_Your task_
Give as output the line that contains "phylum: Chordata", followed by every remaining line of the entries, unchanged and with nothing added.

Data items:
● ● ● ●
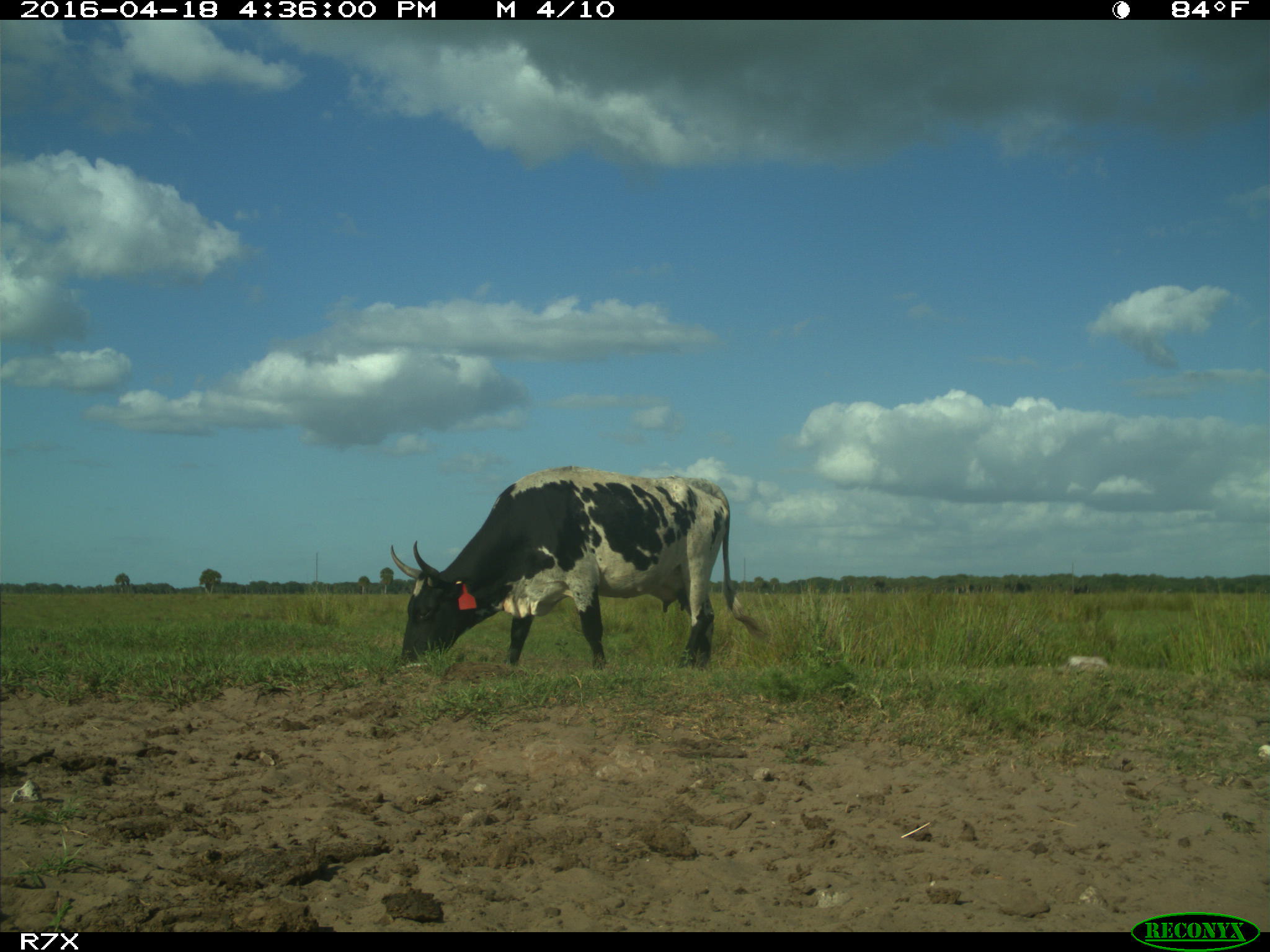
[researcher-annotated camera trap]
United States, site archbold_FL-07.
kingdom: Animalia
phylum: Chordata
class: Mammalia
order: Artiodactyla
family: Bovidae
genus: Bos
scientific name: Bos taurus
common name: domestic cow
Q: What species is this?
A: Bos taurus (domestic cow).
● ● ● ●
_Output_
phylum: Chordata
class: Mammalia
order: Artiodactyla
family: Bovidae
genus: Bos
scientific name: Bos taurus
common name: domestic cow
Q: What species is this?
A: Bos taurus (domestic cow).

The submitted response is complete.